An Agent-Based Model for Resilient Power Distribution System Restoration in Dynamic Environments
Publication: Computing in Civil Engineering 2021
ABSTRACT
Power system restoration is a complex process due to: (1) the dynamic restoration needs arising from completed restoration tasks and new outage events and (2) complex interactions among various stakeholders (e.g., customers, restoration managers, and crew). This study proposed an agent-based modeling (ABM) framework that can simulate the complex restoration process in dynamic environments by capturing the micro-behaviors and interactions of multiple restoration agents. Four types of agents were considered in the proposed ABM, i.e., restoration manager, crew, utility poles, and critical facilities. Each agent had their own attributes (e.g., utility pole failure probability) and interactions with one another (e.g., crew assignment made by restoration managers) which resulted in higher-level restoration outcomes. The proposed ABM was tested in three real-world storm-induced power outage events with different levels of severity in Connecticut. Two sets of simulation experiments were conducted to quantify the effects of: (1) decision-making frequency and (2) risk attitude of restoration managers.
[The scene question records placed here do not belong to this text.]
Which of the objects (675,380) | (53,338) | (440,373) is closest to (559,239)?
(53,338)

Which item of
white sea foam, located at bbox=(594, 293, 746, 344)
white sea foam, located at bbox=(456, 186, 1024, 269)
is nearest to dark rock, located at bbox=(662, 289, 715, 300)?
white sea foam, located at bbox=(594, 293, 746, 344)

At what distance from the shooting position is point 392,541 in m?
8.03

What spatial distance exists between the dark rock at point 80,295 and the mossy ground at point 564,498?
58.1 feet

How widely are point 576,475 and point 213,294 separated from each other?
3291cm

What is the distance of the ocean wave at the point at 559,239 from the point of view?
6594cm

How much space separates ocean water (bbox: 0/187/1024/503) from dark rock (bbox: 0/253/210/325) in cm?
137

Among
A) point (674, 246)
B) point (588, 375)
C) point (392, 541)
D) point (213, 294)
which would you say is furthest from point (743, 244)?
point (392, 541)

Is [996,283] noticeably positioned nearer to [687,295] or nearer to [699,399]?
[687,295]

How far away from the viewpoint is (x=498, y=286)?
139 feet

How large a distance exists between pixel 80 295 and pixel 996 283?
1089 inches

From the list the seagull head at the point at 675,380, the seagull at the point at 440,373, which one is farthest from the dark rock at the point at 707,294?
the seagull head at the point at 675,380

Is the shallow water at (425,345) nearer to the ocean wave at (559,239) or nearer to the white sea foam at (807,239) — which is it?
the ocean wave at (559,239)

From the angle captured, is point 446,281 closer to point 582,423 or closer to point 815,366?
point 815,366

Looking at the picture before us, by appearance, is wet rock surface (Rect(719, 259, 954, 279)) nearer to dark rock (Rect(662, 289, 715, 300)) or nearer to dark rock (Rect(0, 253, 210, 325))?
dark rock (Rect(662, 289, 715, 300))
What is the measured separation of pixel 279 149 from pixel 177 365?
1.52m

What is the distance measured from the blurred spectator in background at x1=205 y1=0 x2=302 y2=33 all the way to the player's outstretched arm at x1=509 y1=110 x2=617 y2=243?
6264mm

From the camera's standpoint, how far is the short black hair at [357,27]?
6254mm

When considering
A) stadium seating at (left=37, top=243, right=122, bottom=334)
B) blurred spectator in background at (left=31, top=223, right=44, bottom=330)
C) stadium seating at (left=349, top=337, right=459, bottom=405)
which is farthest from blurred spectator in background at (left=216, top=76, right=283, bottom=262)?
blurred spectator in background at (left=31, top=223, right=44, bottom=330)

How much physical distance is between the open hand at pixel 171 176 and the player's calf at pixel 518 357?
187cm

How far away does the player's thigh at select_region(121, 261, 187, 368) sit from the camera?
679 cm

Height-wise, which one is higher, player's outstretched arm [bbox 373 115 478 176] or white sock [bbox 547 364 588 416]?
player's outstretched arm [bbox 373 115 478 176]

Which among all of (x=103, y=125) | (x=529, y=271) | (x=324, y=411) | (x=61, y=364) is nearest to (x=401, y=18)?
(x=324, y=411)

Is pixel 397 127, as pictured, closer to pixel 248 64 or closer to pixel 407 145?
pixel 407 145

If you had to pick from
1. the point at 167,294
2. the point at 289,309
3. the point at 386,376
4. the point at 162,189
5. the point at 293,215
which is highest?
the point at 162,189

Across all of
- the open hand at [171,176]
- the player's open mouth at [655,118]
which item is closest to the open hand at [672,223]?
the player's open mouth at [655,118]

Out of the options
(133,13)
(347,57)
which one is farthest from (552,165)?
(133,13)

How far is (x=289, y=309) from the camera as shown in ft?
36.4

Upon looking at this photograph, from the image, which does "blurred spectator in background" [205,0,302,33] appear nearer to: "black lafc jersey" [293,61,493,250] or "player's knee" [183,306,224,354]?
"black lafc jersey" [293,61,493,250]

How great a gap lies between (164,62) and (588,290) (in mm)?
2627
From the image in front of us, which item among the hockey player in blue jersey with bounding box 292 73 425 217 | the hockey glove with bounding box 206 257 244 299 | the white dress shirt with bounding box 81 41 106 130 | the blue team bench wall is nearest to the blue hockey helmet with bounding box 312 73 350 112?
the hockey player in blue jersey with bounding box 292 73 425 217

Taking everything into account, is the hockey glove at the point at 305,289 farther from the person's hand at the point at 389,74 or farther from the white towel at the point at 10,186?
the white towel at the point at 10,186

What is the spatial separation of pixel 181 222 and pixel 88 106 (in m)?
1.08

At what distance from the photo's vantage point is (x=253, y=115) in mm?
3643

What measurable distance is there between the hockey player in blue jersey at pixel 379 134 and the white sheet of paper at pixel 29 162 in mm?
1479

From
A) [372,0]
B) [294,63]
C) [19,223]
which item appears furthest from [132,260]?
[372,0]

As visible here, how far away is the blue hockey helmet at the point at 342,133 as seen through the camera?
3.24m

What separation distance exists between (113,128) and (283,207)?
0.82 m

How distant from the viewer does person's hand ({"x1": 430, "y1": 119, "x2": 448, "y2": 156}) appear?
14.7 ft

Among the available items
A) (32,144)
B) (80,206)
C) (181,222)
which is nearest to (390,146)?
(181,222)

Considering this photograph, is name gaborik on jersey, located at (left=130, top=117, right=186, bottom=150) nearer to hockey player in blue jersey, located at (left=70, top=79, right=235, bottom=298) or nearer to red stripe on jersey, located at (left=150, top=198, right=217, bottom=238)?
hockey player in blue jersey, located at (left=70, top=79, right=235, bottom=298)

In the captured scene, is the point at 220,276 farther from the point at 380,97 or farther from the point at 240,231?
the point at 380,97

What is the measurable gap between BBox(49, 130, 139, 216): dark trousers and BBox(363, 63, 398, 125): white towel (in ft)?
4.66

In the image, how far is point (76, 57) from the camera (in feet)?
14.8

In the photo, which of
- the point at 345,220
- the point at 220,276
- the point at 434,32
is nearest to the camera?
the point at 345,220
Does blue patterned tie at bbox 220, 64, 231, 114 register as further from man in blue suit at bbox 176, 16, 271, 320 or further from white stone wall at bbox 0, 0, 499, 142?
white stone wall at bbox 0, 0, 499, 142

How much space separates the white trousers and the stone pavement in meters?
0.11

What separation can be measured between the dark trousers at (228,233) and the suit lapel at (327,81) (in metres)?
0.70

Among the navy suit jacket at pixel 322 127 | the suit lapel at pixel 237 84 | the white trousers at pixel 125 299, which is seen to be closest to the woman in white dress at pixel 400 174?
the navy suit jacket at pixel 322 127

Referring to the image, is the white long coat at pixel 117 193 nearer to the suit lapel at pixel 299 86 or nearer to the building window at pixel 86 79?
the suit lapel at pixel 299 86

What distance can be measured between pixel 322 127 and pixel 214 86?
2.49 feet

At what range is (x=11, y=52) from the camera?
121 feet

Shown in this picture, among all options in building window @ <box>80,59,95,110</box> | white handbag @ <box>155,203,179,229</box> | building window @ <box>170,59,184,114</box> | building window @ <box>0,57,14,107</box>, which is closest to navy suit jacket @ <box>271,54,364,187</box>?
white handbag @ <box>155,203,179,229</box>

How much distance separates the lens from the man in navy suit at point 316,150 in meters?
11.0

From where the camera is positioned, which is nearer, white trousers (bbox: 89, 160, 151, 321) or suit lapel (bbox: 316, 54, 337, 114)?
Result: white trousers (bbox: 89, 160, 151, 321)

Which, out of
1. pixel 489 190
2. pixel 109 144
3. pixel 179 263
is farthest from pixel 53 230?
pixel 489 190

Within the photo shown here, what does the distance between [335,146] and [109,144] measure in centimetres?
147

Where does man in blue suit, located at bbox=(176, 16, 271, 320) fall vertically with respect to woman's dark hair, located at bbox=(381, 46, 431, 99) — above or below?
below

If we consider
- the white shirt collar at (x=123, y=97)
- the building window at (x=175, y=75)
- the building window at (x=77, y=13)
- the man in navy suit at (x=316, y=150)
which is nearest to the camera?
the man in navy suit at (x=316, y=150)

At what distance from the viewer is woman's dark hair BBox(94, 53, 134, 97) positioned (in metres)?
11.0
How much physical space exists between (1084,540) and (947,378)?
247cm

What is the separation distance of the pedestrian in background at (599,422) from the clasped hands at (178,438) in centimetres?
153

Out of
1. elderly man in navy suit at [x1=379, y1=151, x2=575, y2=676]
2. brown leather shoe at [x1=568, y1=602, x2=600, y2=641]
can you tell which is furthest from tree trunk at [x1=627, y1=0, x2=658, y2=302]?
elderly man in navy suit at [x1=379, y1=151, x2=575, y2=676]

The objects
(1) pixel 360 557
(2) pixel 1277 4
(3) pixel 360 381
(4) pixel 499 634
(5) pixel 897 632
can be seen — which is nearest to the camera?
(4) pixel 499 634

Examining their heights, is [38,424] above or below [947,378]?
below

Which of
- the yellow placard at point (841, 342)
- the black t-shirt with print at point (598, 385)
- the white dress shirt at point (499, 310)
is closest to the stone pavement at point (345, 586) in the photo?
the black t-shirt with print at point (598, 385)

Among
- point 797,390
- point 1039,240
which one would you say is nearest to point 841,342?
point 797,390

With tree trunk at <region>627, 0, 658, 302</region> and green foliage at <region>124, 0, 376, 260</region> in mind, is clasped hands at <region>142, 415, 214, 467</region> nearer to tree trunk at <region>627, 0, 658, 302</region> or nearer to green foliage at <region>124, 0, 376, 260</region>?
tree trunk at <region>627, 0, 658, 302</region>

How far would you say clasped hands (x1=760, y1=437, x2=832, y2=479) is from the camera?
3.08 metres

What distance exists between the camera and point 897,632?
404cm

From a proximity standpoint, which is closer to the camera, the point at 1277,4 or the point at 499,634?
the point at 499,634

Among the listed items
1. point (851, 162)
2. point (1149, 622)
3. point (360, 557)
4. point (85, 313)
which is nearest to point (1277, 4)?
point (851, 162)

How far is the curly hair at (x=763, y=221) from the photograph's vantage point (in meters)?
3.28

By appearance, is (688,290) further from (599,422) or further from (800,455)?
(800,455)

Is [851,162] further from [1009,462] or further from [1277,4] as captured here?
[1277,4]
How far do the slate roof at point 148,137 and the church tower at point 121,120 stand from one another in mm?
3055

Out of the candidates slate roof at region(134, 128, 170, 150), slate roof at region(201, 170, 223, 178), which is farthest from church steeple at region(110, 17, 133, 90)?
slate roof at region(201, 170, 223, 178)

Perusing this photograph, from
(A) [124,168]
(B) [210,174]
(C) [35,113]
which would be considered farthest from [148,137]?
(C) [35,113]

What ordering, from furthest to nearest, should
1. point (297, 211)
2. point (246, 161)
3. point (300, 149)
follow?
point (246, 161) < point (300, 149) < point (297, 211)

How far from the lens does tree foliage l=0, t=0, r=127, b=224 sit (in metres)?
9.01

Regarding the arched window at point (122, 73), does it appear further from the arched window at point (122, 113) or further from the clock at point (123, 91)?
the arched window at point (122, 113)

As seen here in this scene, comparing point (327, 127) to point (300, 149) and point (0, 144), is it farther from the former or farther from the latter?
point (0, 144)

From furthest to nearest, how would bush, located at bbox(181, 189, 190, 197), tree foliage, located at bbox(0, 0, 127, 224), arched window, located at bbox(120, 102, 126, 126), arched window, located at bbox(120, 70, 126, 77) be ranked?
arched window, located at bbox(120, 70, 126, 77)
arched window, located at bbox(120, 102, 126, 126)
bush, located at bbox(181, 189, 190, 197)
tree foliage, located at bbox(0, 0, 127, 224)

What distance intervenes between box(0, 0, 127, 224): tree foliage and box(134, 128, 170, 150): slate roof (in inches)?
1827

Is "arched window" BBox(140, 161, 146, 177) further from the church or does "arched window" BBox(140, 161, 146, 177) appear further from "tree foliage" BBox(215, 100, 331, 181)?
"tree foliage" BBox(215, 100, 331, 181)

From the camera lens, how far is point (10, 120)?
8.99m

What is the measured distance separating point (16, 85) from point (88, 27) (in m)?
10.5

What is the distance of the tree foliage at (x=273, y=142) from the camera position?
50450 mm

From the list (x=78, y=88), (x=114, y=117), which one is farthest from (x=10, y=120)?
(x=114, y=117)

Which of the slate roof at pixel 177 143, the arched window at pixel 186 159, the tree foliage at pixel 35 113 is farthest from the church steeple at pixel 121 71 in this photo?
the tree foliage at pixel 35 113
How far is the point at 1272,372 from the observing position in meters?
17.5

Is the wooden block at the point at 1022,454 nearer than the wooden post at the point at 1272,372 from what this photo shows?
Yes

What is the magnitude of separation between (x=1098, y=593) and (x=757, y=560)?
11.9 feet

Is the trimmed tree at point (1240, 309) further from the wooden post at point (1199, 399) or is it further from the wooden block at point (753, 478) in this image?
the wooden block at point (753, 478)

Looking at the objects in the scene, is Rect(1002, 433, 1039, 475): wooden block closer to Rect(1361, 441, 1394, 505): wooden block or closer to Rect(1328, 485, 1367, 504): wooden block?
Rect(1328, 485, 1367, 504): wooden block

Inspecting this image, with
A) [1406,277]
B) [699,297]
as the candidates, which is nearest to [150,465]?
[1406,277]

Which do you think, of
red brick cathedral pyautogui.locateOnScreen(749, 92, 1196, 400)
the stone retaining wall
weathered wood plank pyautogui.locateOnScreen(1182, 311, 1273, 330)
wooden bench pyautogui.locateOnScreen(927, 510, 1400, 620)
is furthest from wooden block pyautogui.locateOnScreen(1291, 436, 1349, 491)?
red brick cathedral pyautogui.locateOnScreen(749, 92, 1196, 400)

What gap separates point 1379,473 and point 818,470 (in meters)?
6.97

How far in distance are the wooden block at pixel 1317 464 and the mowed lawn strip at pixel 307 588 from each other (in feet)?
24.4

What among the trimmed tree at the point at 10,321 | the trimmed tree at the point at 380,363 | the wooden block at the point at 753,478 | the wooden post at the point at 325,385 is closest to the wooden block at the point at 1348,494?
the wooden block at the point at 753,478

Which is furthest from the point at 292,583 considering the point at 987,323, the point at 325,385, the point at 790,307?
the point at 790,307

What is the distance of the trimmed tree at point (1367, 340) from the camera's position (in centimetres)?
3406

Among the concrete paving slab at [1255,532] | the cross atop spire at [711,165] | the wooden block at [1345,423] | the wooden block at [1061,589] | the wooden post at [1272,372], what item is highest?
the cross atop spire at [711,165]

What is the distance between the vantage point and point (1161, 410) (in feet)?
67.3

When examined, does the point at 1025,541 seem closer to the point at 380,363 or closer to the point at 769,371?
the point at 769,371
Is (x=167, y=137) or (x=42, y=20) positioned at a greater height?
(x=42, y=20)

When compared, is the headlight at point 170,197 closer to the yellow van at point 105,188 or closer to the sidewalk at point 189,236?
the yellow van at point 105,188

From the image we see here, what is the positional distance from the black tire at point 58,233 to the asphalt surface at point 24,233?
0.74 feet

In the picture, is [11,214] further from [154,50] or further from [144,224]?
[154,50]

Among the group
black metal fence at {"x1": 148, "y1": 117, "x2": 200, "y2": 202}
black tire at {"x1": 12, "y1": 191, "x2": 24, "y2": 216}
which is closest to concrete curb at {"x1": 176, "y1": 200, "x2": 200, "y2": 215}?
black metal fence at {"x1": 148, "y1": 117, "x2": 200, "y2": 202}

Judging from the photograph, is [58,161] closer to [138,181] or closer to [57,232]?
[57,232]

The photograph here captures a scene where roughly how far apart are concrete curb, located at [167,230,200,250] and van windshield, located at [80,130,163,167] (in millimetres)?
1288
The goal was to identify effective restoration strategies that could reduce the negative social impacts associated with power outages. Results showed that more frequent decision making and risk averse restoration managers could substantially reduce the social impacts of power outages. However, the magnitude of the effects varied across power outage events with different severity levels. The proposed ABM provided a useful tool for utility companies to quantitatively assess the potential restoration outcomes and make informed restoration decisions.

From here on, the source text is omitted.